Linux kernel source tree
Find a file
Waiman Long ee57ab5a32 locking/lockdep: Disable KASAN instrumentation of lockdep.c
Both KASAN and LOCKDEP are commonly enabled in building a debug kernel.
Each of them can significantly slow down the speed of a debug kernel.
Enabling KASAN instrumentation of the LOCKDEP code will further slow
things down.

Since LOCKDEP is a high overhead debugging tool, it will never get
enabled in a production kernel. The LOCKDEP code is also pretty mature
and is unlikely to get major changes. There is also a possibility of
recursion similar to KCSAN.

To evaluate the performance impact of disabling KASAN instrumentation
of lockdep.c, the time to do a parallel build of the Linux defconfig
kernel was used as the benchmark.
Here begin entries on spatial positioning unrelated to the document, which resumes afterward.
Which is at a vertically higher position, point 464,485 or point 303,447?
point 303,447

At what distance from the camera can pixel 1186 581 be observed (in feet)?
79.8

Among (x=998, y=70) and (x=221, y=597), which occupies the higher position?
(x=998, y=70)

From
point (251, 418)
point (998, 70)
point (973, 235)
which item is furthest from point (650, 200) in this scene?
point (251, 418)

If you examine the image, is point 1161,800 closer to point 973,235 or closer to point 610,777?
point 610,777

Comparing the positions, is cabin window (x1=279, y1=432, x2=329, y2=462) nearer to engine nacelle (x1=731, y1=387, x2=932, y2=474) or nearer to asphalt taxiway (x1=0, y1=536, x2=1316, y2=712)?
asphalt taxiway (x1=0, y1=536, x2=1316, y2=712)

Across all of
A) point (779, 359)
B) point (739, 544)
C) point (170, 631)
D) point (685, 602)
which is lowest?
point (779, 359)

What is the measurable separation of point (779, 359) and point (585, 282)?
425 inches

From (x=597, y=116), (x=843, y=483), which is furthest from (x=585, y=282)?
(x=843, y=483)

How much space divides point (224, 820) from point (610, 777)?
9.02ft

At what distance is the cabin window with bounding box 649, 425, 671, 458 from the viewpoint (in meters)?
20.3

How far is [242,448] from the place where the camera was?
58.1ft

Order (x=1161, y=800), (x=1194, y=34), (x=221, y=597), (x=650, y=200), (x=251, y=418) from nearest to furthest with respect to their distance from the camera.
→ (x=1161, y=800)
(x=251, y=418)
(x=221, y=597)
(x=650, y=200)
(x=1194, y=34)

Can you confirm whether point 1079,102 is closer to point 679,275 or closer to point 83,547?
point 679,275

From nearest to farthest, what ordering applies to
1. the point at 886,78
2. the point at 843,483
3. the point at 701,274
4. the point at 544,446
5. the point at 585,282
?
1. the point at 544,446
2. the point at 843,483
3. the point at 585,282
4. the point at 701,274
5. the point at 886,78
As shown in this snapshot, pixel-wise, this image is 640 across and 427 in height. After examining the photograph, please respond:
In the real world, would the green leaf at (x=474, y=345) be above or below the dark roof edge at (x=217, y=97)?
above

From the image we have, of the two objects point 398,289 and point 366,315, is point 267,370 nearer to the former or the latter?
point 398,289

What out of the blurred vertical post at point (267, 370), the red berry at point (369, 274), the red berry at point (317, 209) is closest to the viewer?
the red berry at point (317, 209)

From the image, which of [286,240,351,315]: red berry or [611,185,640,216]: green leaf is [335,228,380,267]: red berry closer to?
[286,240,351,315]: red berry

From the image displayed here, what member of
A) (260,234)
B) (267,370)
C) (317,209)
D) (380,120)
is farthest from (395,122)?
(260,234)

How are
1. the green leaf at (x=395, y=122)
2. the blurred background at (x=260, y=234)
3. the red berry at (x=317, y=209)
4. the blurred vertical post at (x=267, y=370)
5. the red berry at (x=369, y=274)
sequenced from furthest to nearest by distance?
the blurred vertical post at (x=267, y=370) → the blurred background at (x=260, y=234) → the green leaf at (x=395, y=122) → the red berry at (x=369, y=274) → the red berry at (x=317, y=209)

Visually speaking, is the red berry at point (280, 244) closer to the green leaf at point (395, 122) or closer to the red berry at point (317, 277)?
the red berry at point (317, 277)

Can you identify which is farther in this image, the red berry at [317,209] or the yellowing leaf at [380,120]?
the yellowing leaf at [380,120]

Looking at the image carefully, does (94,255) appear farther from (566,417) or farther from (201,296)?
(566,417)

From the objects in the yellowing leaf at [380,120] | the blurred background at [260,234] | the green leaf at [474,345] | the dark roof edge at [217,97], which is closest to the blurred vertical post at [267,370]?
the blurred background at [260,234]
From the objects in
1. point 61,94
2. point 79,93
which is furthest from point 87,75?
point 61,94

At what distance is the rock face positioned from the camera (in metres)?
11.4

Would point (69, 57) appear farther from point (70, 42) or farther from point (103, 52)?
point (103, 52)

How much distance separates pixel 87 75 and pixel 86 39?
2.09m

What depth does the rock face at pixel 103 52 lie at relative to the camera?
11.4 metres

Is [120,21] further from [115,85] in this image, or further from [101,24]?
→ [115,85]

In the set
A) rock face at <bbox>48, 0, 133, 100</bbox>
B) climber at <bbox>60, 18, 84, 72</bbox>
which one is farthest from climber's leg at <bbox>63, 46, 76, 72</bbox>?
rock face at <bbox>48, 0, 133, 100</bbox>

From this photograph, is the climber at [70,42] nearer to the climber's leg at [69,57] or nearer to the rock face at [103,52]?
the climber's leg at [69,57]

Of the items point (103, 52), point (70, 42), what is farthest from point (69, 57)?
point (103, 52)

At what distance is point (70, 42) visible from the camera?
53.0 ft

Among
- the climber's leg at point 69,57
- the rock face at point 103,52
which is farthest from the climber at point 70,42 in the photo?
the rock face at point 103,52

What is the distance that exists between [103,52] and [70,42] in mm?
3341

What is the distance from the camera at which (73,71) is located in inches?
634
Two x86-64 systems (Skylake & Zen 2)
and an arm64 system were used as test beds. Two sets of non-RT and RT
kernels with similar configurations except mainly CONFIG_PREEMPT_RT
were used for evaluation.

For the Skylake system:

  Kernel			Run time	    Sys time
  ------			--------	    --------
  Non-debug kernel (baseline)	0m47.642s	      4m19.811s

  [CONFIG_KASAN_INLINE=y]
  Debug kernel			2m11.108s (x2.8)     38m20.467s (x8.9)
  Debug kernel (patched)	1m49.602s (x2.3)     31m28.501s (x7.3)
  Debug kernel
  (patched + mitigations=off)	1m30.988s (x1.9)     26m41.993s (x6.2)

  RT kernel (baseline)		0m54.871s	      7m15.340s

  [CONFIG_KASAN_INLINE=n]
  RT debug kernel		6m07.151s (x6.7)    135m47.428s (x18.7)
  RT debug kernel (patched)	3m42.434s (x4.1)     74m51.636s (x10.3)
  RT debug kernel
  (patched + mitigations=off)	2m40.383s (x2.9)     57m54.369s (x8.0)

  [CONFIG_KASAN_INLINE=y]
  RT debug kernel		3m22.155s (x3.7)     77m53.018s (x10.7)
  RT debug kernel (patched)	2m36.700s (x2.9)     54m31.195s (x7.5)
  RT debug kernel
  (patched + mitigations=off)	2m06.110s (x2.3)     45m49.493s (x6.3)

For the Zen 2 system:

  Kernel			Run time	    Sys time
  ------			--------	    --------
  Non-debug kernel (baseline)	1m42.806s	     39m48.714s

  [CONFIG_KASAN_INLINE=y]
  Debug kernel			4m04.524s (x2.4)    125m35.904s (x3.2)
  Debug kernel (patched)	3m56.241s (x2.3)    127m22.378s (x3.2)
  Debug kernel
  (patched + mitigations=off)	2m38.157s (x1.5)     92m35.680s (x2.3)

  RT kernel (baseline)		 1m51.500s	     14m56.322s

  [CONFIG_KASAN_INLINE=n]
  RT debug kernel		16m04.962s (x8.7)   244m36.463s (x16.4)
  RT debug kernel (patched)	 9m09.073s (x4.9)   129m28.439s (x8.7)
  RT debug kernel
  (patched + mitigations=off)	 3m31.662s (x1.9)    51m01.391s (x3.4)

For the arm64 system:

  Kernel			Run time	    Sys time
  ------			--------	    --------
  Non-debug kernel (baseline)	1m56.844s	      8m47.150s
  Debug kernel			3m54.774s (x2.0)     92m30.098s (x10.5)
  Debug kernel (patched)	3m32.429s (x1.8)     77m40.779s (x8.8)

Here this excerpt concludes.